Could you copy every line of the data that contains "equilibrium"?

>>>>>

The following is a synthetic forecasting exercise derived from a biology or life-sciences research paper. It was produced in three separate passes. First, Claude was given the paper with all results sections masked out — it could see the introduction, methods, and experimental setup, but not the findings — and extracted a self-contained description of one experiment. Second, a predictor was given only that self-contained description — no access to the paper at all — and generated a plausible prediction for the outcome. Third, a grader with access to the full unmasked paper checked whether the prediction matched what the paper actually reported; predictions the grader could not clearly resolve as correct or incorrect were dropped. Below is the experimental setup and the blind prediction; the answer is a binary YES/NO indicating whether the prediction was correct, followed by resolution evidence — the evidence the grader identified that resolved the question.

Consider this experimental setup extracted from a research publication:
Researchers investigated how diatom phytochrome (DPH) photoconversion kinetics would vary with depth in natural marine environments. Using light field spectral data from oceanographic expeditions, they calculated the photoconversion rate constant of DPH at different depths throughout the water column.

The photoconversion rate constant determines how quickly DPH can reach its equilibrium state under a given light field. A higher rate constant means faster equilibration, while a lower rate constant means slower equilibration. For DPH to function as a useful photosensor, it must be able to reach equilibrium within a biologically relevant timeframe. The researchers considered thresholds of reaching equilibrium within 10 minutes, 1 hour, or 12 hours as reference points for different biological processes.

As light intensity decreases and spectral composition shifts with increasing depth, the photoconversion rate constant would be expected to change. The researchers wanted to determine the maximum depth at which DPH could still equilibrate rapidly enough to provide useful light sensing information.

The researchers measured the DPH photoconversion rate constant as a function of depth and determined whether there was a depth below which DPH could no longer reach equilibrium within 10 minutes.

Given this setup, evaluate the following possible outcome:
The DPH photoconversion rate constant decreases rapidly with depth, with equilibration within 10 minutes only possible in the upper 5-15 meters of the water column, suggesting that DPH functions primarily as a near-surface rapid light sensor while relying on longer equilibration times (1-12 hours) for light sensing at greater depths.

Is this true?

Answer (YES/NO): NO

<<<<<

= TASK SOLUTION =
The photoconversion rate constant determines how quickly DPH can reach its equilibrium state under a given light field. A higher rate constant means faster equilibration, while a lower rate constant means slower equilibration. For DPH to function as a useful photosensor, it must be able to reach equilibrium within a biologically relevant timeframe. The researchers considered thresholds of reaching equilibrium within 10 minutes, 1 hour, or 12 hours as reference points for different biological processes.
The researchers measured the DPH photoconversion rate constant as a function of depth and determined whether there was a depth below which DPH could no longer reach equilibrium within 10 minutes.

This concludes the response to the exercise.